I'm splitting off from RooniusMaximus' thread to avoid hijacking it (as that's rather rude) and as the questions I'm asking are not entirely pertinent to his situation, even if not totally dissimilar.

Hitherto in my espresso making, I've been using a Delonghi Dedica with unpressurized baskets and a Baratza Encore as grinder which struggles to find an appropriate grind that isn't either so fine as to choke the machine or so coarse as to have the water slosh through it at pace. As such, I am looking to change to something else.

In a similar situation to the aforementioned RooniusMaximus in his thread, I also have somewhat of an issue with stupidly low kitchen cupboards, which provide a maximum of 41cm clearance. Whilst there is another area at the opposite end of the kitchen I could turn into a coffee station, it would require me to relocate a few items (printer, blue tooth speaker) etc, that I am somewhat loath or not necessarily likely to do in the immediate future.
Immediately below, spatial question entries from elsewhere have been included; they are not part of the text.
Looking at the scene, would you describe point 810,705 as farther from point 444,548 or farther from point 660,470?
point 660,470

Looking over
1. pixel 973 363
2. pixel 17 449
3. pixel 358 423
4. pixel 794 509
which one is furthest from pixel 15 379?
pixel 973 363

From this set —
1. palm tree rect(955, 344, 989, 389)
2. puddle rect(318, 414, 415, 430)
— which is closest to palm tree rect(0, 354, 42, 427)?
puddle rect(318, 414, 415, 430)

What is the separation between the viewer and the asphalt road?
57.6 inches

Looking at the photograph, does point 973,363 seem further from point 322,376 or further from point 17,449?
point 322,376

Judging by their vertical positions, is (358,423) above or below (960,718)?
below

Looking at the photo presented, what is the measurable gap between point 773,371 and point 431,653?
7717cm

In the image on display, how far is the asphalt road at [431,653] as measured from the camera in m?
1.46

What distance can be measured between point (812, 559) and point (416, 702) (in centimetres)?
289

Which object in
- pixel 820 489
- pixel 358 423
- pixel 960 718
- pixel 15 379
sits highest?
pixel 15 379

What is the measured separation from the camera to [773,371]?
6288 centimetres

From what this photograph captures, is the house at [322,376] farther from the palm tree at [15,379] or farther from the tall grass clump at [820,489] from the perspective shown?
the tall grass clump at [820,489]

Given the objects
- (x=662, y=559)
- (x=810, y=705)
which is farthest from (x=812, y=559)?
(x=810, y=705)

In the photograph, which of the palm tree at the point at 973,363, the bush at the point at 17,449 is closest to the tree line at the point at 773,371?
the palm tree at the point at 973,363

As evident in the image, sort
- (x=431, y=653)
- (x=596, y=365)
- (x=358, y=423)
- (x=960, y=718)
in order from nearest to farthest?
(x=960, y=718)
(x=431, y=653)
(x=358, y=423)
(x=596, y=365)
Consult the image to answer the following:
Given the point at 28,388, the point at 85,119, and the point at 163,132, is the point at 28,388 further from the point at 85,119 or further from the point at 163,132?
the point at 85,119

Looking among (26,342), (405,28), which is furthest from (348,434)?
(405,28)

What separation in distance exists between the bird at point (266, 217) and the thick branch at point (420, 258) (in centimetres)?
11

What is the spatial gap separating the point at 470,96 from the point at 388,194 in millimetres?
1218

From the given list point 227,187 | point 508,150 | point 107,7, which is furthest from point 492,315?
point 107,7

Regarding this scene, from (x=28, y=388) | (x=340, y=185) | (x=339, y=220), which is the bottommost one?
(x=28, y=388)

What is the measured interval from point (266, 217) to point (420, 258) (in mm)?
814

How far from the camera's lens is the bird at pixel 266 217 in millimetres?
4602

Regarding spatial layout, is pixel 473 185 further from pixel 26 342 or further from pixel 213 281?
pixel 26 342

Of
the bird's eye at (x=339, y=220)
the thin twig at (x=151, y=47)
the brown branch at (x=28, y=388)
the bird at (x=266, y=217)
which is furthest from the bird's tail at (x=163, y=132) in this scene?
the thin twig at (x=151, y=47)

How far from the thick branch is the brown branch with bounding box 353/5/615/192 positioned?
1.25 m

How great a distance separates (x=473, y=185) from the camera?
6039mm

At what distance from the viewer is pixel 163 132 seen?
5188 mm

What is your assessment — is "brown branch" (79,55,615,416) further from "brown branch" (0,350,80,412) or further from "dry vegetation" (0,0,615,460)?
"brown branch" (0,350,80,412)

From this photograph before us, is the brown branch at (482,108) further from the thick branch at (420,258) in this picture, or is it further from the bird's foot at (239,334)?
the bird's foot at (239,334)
Looking at my options and bearing mind my inexperience in making real espressos/espressi(?) I was looking at the following combinations of options:

1. Sage Dual Temp Pro (as the BE wouldn't fit with the bean hopper under the cupboards) and a Eureka Mignon Specialita

2. Sage Dual Temp Pro and a Niche Zero

3. Nuova Simonelli Oscar II and a Eureka Mignon Specialita or Niche Zero

So, taking the espresso machine and grinder question seperately:

The Oscar II is I gather a better machine than the DTP, and a HX which means the ability to steam the milk at the same time as pull a shot. That's not a particularly big selling point for me however as I usually just drink espressos and americanos. It's also on the limits of the space at I think about 40cm in height, which makes the steam paddle lever a bit tight and the water tank awkward to refill, particularly important considering the likelihood of running through the tank reasonably quickly flushing it. Is the Oscar II sufficiently better than the DTP, bearing in mind by newb status and the potential issue of space to warrant buying instead, or would I be better served with the DTP at this stage?
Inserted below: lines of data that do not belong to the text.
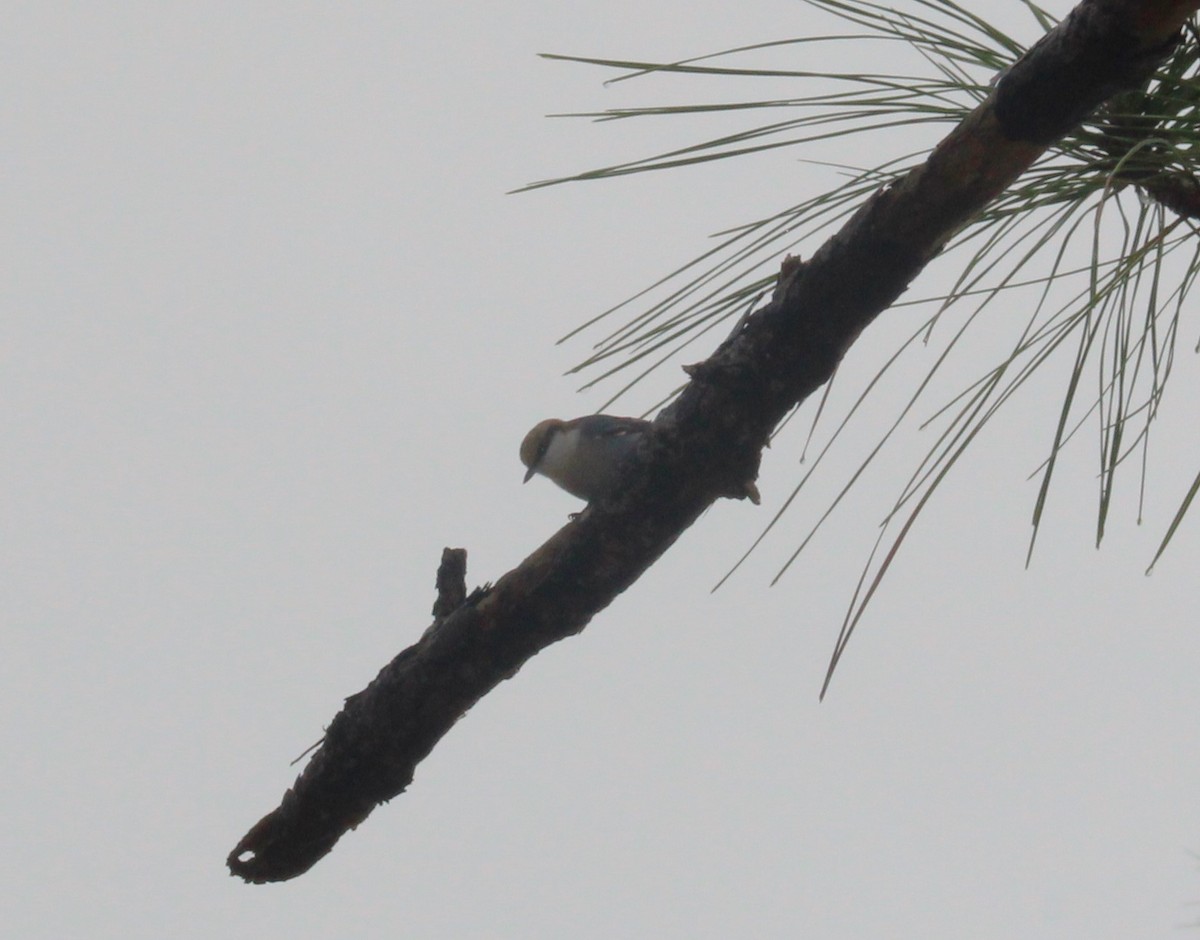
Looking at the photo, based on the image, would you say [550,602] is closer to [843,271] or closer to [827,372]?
[827,372]

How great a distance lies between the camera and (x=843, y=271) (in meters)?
1.42

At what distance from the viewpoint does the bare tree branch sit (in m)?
1.27

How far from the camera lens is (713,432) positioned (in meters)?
1.52

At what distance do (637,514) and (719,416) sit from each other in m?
0.17

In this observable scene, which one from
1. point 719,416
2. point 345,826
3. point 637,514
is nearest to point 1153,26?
point 719,416

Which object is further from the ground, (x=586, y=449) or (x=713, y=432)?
(x=586, y=449)

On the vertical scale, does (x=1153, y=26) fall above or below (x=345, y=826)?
below

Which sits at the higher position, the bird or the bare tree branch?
the bird

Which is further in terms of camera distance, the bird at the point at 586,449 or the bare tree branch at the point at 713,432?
the bird at the point at 586,449

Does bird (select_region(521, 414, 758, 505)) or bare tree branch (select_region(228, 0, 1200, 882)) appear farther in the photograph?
bird (select_region(521, 414, 758, 505))

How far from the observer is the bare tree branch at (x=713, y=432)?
127 centimetres

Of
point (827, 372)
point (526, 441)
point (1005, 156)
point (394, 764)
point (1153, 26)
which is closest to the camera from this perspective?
point (1153, 26)

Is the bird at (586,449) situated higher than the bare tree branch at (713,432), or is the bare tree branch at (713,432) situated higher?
the bird at (586,449)

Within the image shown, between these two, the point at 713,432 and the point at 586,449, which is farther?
the point at 586,449
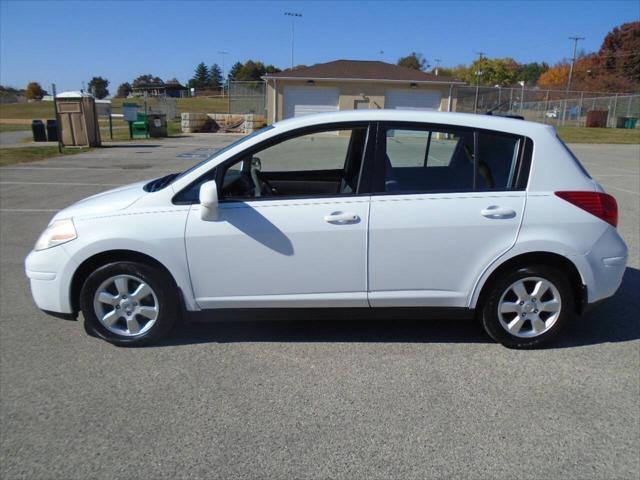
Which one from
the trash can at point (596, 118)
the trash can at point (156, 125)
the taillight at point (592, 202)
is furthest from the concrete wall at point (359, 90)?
the taillight at point (592, 202)

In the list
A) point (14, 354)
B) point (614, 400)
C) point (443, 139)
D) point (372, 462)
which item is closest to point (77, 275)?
point (14, 354)

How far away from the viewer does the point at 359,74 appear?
30.6m

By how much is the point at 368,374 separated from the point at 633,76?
95555 mm

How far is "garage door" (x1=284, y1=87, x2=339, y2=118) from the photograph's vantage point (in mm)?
30438

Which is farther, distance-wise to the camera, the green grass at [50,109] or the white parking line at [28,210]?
the green grass at [50,109]

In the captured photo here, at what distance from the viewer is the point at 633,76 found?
265ft

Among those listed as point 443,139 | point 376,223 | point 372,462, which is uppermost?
point 443,139

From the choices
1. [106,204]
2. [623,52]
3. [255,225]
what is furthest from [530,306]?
[623,52]

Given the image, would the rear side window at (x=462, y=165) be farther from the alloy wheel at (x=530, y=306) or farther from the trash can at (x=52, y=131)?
the trash can at (x=52, y=131)

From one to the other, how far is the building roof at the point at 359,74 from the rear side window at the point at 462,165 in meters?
27.2

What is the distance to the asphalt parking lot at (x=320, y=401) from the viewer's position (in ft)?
8.61

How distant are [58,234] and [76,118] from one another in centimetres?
1941

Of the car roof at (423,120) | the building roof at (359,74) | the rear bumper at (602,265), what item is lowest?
the rear bumper at (602,265)

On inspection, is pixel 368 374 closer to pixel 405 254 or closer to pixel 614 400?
pixel 405 254
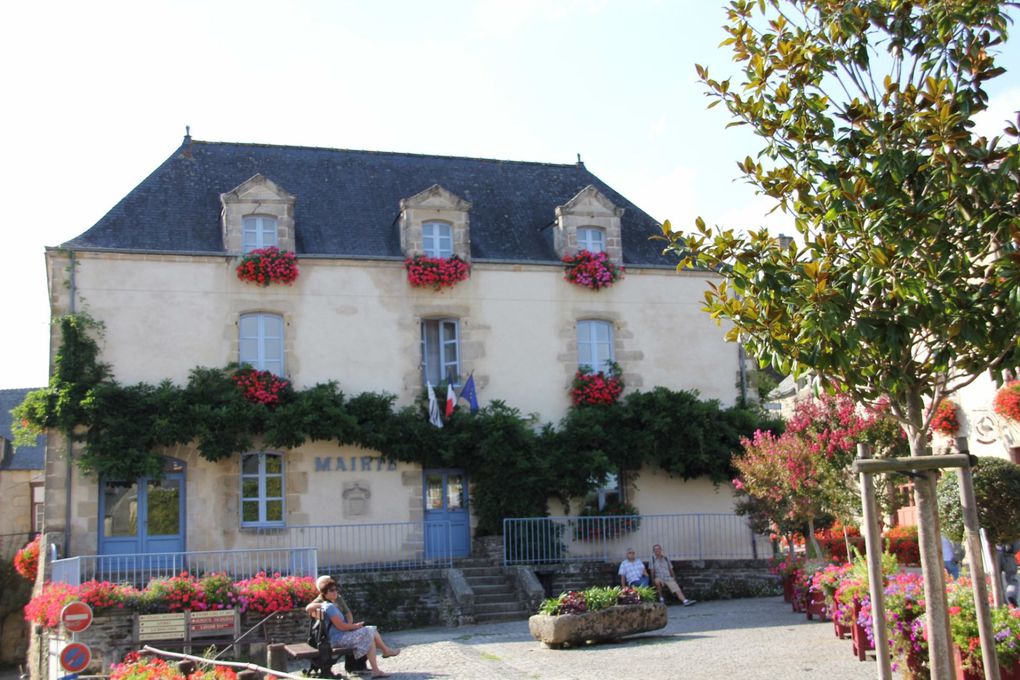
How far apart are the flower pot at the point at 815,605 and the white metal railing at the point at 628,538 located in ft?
19.7

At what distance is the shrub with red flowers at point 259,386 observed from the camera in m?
18.6

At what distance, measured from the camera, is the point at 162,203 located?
20.2 m

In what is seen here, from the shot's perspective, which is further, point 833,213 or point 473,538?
point 473,538

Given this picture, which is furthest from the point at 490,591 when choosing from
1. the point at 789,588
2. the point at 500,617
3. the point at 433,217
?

The Eureka Mignon Specialita both fits the height issue and is stepless, as is true of the Niche Zero. Is the Niche worth the extra £100 or so? I have read the (frankly rather confusing in places) threads talking about ground retention and replacement, clumping and the relative merits of flat v conical burrs, but I'd appreciate some advice for someone essentially starting out in this, not with umpteen other grinders in their possession.

Thanks & Rgds

Stewart


----------



## All_a_Mort (Jan 28, 2019)

Or should I be looking at an old Gaggia Classic from ebay?

These two listings are of a 2004 model with an OPV mod or an ancient 1999 model

I don't know enough about the Gaggia ones to know a good one from a dud, though I gather these two are from the good pre-2015 and pre-Philips period with 1425w.


----------